Use the product rule with \(u(x) = \sin x\) and \(v(x) = \cos 2x\). We differentiate: \(u'(x) = \frac{d}{dx}(\sin x) = \cos x\) \(v'(x) = \frac{d}{dx}(\cos 2x) = -2 \sin(2x)\) Apply the product rule: \(\frac{dy}{dx} = u'v + uv' = (\cos x)(\cos 2x) + (\sin x)(-2 \sin 2x) = \cos x \cos 2x - 2\sin x \sin 2x\)

(d) Differentiating \(x^3 e^{2x}\)

Use the product rule with \(u(x) = x^3\) and \(v(x) = e^{2x}\). We differentiate: \(u'(x) = \frac{d}{dx}(x^3) = 3x^2\) \(v'(x) = \frac{d}{dx}(e^{2x}) = 2e^{2x}\) Apply the product rule: \(\frac{dy}{dx} = u'v + uv' = (3x^2)( e^{2x})+ (x^3)(2e^{2x})= e^{2x} (3x^2 + 2x^3)\)

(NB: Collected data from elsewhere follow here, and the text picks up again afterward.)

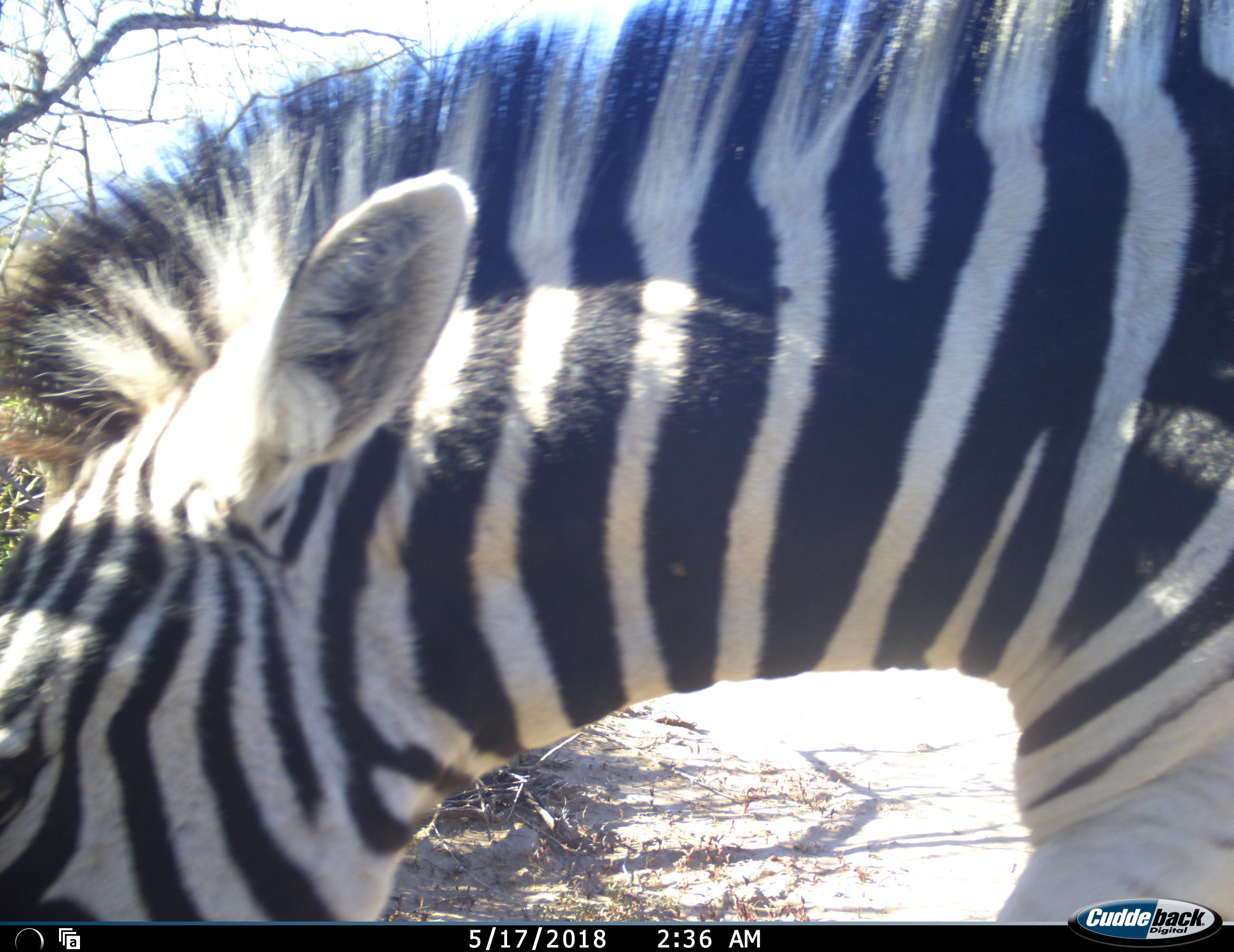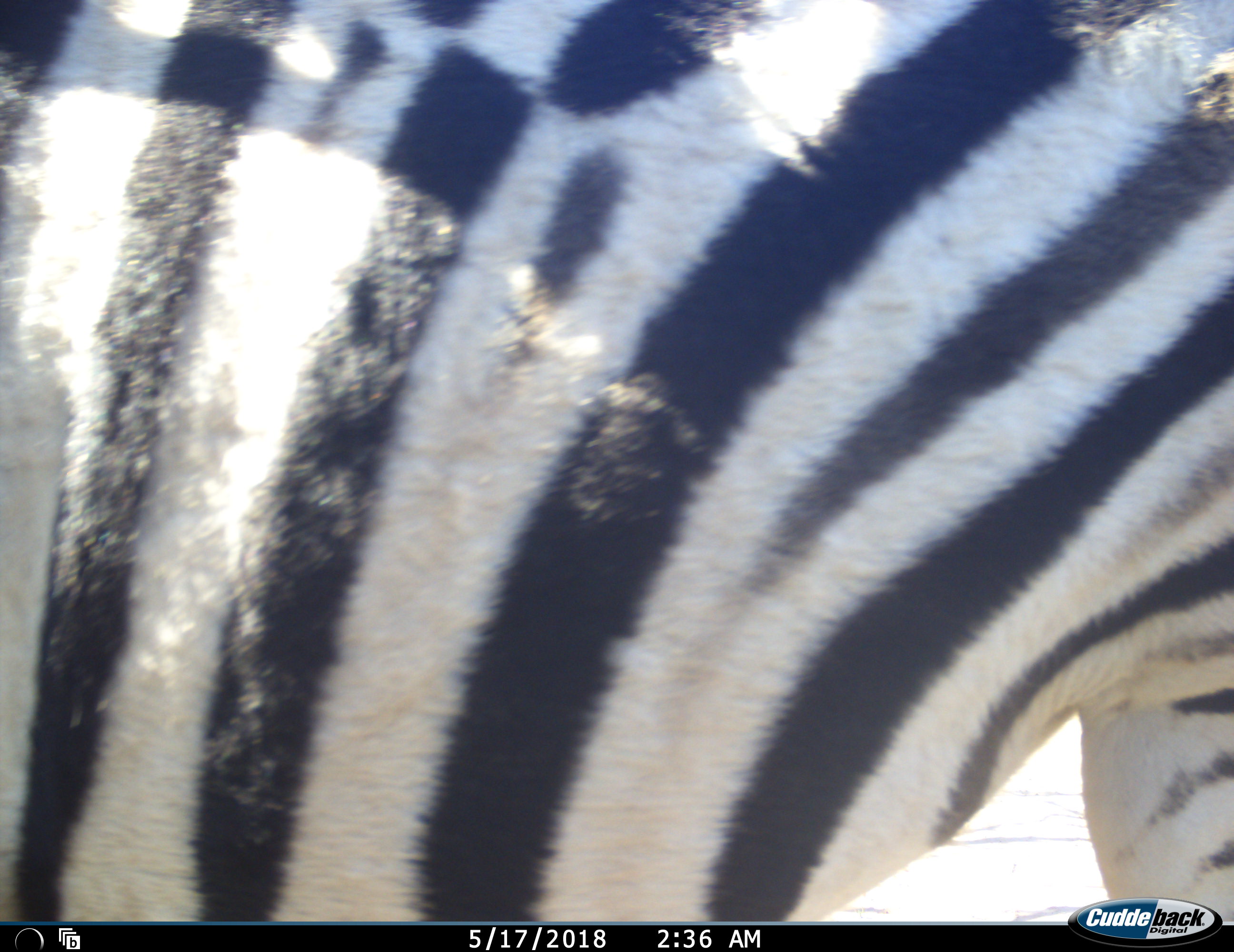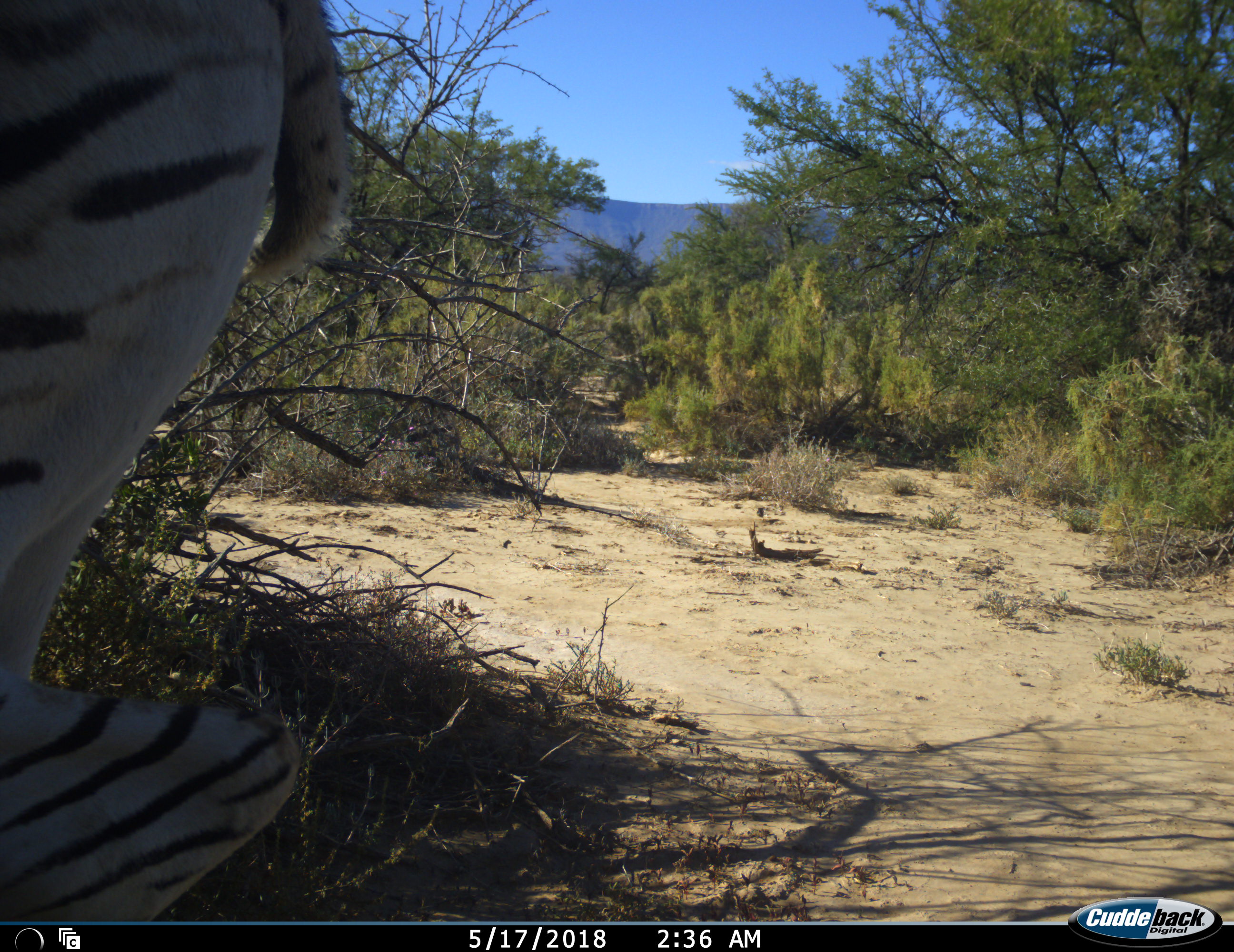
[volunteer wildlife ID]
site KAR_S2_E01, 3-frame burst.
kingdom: Animalia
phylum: Chordata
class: Mammalia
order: Perissodactyla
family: Equidae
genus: Equus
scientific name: Equus quagga burchellii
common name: burchell's zebra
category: zebraburchells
Zebraburchells (burchell's zebra) (Equus quagga burchellii), count 1. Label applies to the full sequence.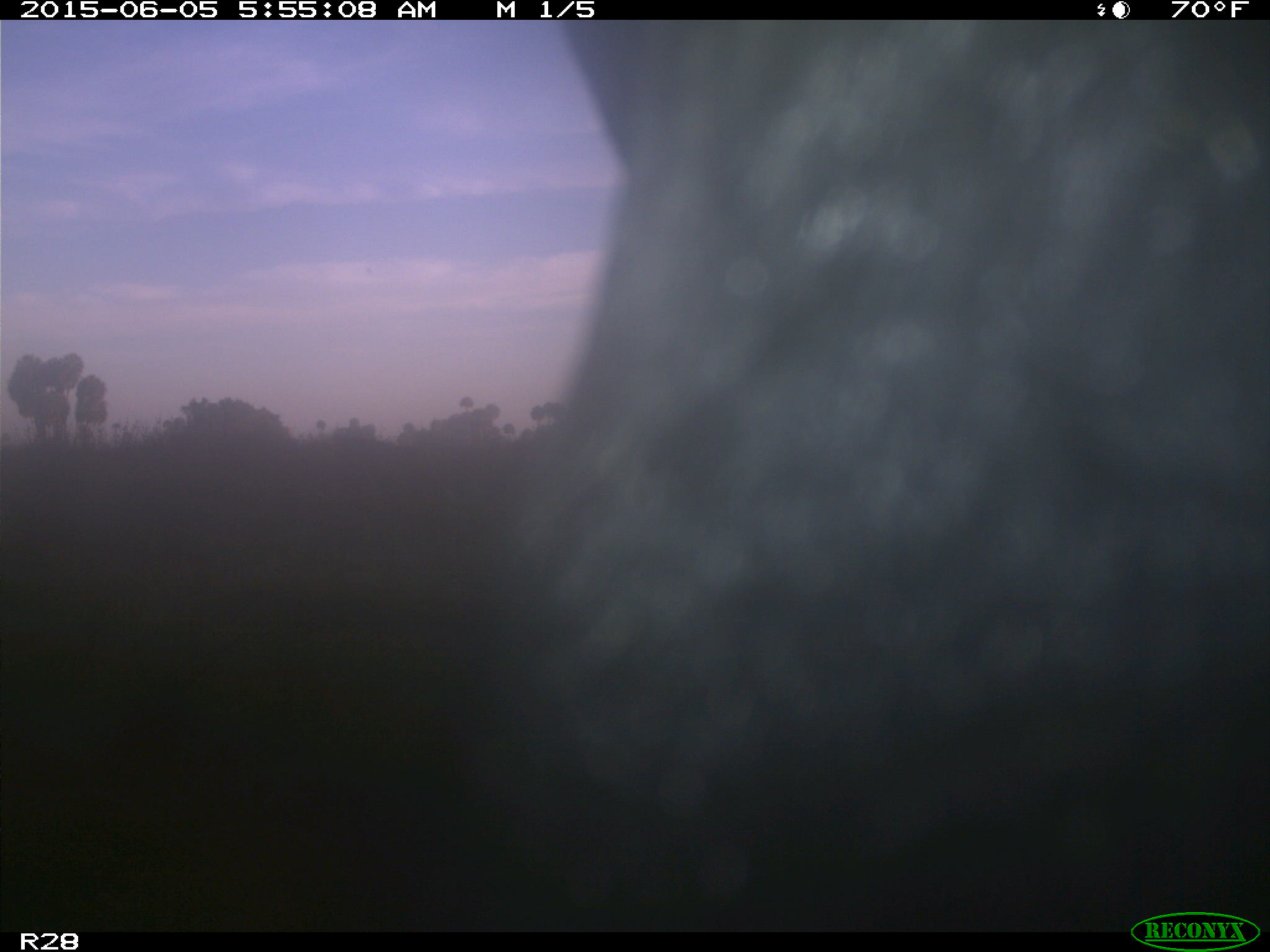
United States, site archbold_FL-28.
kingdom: Animalia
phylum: Chordata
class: Mammalia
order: Artiodactyla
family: Bovidae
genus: Bos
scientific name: Bos taurus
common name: domestic cow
Bos taurus (domestic cow).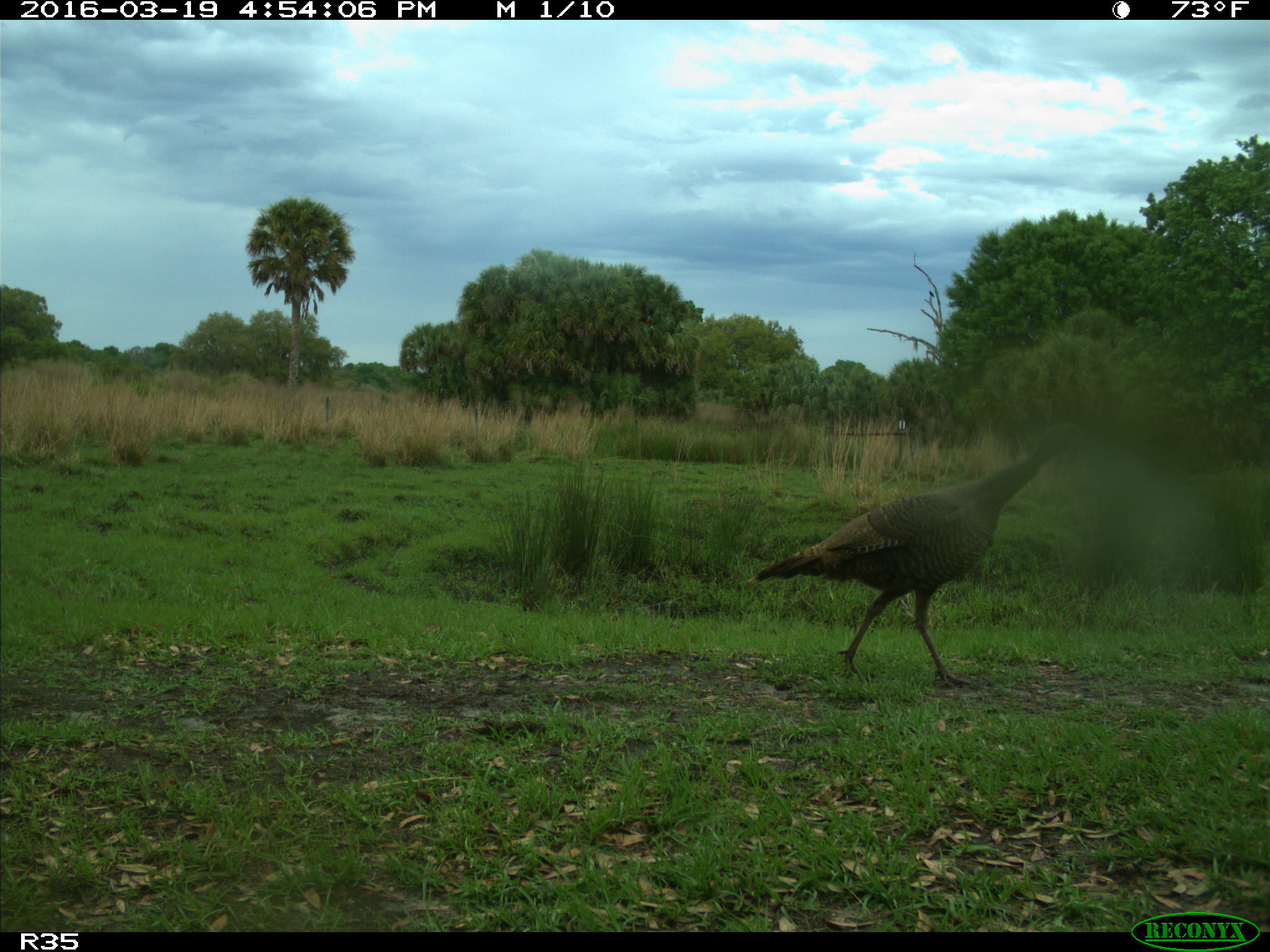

(e) Differentiating \(x^4 \sin 2x\)

Use the product rule with \(u(x) = x^4\) and \(v(x) = \sin 2x\). We differentiate: \(u'(x) = \frac{d}{dx}(x^4) = 4x^3\) \(v'(x) = \frac{d}{dx}(\sin 2x) = 2\cos 2x\) Apply the product rule: \(\frac{dy}{dx} = u'v + uv' = (4x^3)(\sin 2x) + (x^4)(2\cos 2x) = 4x^3 \sin 2x + 2x^4 \cos 2x\)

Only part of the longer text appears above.